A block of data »
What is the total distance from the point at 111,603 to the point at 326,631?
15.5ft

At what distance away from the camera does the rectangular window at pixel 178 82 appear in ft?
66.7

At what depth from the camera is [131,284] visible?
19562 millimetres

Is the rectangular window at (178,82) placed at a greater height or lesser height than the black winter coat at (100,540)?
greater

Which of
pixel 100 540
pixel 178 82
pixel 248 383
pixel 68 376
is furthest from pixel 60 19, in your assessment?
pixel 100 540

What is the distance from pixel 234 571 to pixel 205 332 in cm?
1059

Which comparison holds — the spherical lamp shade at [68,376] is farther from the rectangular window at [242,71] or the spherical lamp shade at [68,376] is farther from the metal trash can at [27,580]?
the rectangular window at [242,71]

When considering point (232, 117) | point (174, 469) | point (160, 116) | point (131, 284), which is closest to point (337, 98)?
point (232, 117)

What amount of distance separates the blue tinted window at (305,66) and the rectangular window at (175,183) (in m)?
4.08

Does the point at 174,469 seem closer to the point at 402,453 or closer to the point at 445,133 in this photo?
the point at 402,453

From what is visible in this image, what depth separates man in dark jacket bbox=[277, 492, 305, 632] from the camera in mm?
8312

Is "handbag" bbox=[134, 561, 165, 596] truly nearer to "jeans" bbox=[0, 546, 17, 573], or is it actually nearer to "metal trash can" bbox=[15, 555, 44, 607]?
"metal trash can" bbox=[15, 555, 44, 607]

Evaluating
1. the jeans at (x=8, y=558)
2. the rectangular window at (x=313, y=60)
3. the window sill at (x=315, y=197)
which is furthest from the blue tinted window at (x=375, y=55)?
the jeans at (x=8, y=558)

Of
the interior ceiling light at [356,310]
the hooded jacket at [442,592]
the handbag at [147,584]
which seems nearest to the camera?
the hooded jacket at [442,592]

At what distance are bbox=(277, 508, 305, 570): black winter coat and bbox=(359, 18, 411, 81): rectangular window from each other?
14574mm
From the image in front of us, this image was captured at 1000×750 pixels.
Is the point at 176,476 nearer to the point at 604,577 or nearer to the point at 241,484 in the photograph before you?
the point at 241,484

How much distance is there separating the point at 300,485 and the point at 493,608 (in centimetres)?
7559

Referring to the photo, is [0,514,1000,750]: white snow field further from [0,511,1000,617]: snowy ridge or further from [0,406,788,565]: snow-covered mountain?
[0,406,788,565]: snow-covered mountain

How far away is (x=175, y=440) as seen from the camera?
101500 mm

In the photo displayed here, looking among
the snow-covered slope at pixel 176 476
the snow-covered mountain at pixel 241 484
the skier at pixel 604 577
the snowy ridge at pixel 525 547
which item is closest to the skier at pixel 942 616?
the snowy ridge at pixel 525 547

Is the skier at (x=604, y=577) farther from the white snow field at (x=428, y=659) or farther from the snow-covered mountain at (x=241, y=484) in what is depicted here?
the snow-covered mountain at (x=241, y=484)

* * *

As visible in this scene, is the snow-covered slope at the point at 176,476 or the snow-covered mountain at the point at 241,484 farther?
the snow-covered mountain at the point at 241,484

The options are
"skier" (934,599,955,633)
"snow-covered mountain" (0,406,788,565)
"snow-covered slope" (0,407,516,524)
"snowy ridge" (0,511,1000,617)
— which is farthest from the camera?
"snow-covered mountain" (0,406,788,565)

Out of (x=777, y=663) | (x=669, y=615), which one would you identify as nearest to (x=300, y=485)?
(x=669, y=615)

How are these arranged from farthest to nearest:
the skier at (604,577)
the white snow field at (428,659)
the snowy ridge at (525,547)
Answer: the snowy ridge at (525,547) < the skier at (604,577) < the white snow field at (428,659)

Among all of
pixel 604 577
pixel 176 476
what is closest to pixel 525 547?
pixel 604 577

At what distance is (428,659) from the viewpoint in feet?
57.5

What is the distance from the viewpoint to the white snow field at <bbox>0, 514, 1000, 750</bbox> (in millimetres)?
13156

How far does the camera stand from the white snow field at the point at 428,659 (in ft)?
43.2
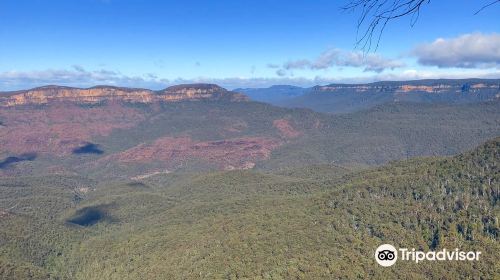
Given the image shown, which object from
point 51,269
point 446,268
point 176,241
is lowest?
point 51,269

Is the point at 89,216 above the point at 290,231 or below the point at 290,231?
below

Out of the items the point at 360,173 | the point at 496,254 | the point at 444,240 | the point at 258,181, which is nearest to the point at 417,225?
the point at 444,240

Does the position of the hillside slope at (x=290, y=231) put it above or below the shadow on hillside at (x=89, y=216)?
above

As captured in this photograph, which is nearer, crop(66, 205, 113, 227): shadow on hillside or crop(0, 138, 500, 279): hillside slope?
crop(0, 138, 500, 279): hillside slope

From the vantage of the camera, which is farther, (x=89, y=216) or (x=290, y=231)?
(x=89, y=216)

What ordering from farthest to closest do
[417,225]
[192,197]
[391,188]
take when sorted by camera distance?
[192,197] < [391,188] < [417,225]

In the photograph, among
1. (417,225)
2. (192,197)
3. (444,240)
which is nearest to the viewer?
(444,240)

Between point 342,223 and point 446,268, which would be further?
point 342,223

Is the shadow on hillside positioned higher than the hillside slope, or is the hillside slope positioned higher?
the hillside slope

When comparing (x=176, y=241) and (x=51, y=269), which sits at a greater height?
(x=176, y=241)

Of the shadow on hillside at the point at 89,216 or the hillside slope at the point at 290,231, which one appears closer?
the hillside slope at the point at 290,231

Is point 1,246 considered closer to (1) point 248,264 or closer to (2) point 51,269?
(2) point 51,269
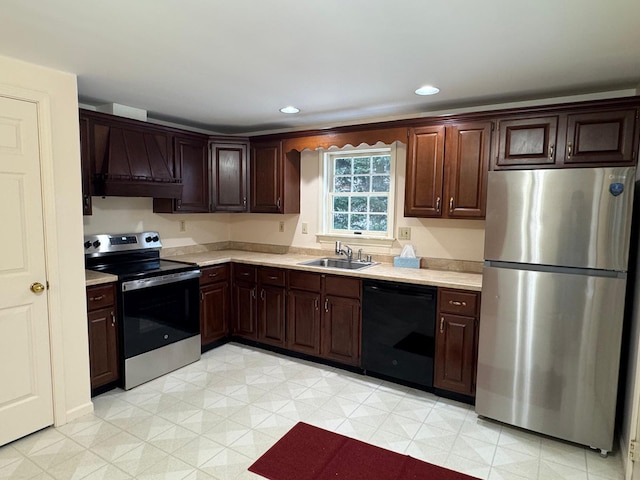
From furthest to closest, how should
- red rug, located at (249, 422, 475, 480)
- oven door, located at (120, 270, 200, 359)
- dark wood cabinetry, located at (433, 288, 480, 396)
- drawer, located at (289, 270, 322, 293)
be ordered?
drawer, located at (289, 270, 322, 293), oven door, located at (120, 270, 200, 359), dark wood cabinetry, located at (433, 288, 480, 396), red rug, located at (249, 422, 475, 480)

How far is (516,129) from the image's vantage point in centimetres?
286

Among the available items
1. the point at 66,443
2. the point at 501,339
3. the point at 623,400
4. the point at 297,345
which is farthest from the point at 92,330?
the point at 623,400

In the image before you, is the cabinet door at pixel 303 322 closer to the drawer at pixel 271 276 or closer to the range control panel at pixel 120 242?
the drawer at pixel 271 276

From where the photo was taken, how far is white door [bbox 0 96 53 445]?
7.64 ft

REQUIREMENT » Change "ordered" to "arranged" in the records, from the line with "From furthest to closest, how should" up to and including the line with "drawer, located at (289, 270, 322, 293), oven". Return only those lines, with nothing else altered.

EXERCISE RESULT »
From furthest to closest, how should
- red rug, located at (249, 422, 475, 480)
- oven door, located at (120, 270, 200, 359)
- dark wood cabinetry, located at (433, 288, 480, 396)
- drawer, located at (289, 270, 322, 293)
be arranged?
drawer, located at (289, 270, 322, 293), oven door, located at (120, 270, 200, 359), dark wood cabinetry, located at (433, 288, 480, 396), red rug, located at (249, 422, 475, 480)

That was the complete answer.